BEGIN Document extract
Superman on Television!

    "Faster than a speeding bullet!  More powerful that a locomotive!  Able to leap tall buildings at a single bound!"

    "Look!  Up in the sky!"
    "It's a bird!"
    "It's a plane!"
    "It's - SUPERMAN!"

    "Yes, it's Superman - strange visitor from another planet who came to Earth with powers and abilities far beyond those of mortal men.  Superman!  Who can change the course of mighty rivers, bend steel in his bare hands, and who, disguised as Clark Kent, mild-mannered reporter for a great metropolitan newspaper, fights a never-ending battle for Truth, Justice, and the American Way!"

National Comics had already given life to its most popular hero in a series of lavishly produced animated cartoons, two action-packed movie serials, and a long-running radio series produced by Robert Maxwell.  Television was young and hungry for new programming.  The next logical step in the evolution of Superman was obvious - a collection of half-hour episodes for the small screen.
END Document extract
BEGIN Available data
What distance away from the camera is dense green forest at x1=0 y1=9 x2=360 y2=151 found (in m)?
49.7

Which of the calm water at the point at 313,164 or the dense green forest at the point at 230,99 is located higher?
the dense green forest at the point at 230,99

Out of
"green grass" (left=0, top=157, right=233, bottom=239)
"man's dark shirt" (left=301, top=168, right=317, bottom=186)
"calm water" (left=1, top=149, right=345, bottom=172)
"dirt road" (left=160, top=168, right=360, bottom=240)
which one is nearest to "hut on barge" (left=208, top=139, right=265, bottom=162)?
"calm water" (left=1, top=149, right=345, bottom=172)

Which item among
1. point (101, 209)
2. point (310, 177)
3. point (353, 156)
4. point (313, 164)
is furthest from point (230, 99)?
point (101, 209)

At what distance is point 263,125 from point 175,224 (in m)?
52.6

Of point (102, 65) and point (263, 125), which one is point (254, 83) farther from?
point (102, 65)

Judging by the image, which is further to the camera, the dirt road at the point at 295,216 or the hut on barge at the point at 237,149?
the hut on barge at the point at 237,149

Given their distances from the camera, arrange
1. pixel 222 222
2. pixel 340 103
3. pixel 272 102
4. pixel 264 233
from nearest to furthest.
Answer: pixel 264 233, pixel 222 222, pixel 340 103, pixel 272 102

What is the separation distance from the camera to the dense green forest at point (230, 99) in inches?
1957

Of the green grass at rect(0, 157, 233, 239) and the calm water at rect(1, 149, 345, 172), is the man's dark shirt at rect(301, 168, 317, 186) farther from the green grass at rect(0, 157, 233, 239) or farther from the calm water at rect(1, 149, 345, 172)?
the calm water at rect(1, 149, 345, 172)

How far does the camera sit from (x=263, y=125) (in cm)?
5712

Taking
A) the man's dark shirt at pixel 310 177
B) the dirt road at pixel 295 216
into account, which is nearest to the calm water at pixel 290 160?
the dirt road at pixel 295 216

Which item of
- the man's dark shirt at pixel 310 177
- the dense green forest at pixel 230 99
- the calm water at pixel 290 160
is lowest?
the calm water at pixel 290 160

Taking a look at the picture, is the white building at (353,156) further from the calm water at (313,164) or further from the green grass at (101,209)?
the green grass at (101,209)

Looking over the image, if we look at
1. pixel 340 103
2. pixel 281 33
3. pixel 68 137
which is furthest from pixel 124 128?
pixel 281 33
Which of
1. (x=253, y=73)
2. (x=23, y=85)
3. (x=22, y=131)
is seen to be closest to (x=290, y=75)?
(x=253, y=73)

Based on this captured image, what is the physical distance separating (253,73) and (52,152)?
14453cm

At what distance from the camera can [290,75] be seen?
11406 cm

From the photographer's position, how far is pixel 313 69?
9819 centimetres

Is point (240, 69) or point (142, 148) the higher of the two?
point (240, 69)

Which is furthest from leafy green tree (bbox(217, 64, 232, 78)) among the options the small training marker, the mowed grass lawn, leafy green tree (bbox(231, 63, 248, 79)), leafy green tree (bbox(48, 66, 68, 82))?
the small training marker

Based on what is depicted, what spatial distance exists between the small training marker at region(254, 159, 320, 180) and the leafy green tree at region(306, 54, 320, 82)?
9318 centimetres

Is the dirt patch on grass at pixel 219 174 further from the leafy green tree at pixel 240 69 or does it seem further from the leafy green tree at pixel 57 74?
END Available data
▶ _Your tasks_
[1] Find every line in the listing that contains the string "higher", matching case exactly, and copy each of those lines.
[2] Continue the passage about Superman coming to television, starting right after its last sentence.

▶ _Results in order_
[1]
Which of the calm water at the point at 313,164 or the dense green forest at the point at 230,99 is located higher?
Is point (240, 69) or point (142, 148) the higher of the two?

[2]
Robert Maxwell was given the reigns as head of this latest Superman production.  National also drafted Whitney Ellsworth from the New York offices to prepare a pilot script.  The producers decided to launch the project as a motion-picture in the event that television failed to catch on.

Filming began in the summer of 1951 on the back lot of a movie studio in Culver City, California.  The movie was called Superman and the Mole-Men and was filmed in twelve days.  The project was produced by Barney Sarecky.  Radio and film veteran George Reeves was cast in the lead role of Superman.  Phyllis Coates was cast as Lois Lane. Superman, Clark Kent, and Lois Lane were the only regular cast members included in the film as Robert Maxwell was still in the process of finalizing the rest of the casting for the series.  The movie was a blend of science-fiction and social commentary and provided plenty of opportunity for Superman to establish himself as the ultimate action-hero.

This feature picture was designed to be the first of a series of television episodes made specifically for syndication.  It had been begun shortly after the release of Superman's second Kirk Alyn movie serial in 1950 and while the Adventures of Superman radio program was still being broadcast.

After director Lee Sholem completed filming for the feature movie introduction of Superman, Tommy Carr joined the production team.  Within two and a half months, he had directed fifteen of the first season's offerings while Sholem had directed the remaining nine.  Superman and the Mole-Men was edited into a two-part episode called The Unknown People which completed the first set of twenty-six episodes.  Filming for the entire first season had been completed before the end of 1951.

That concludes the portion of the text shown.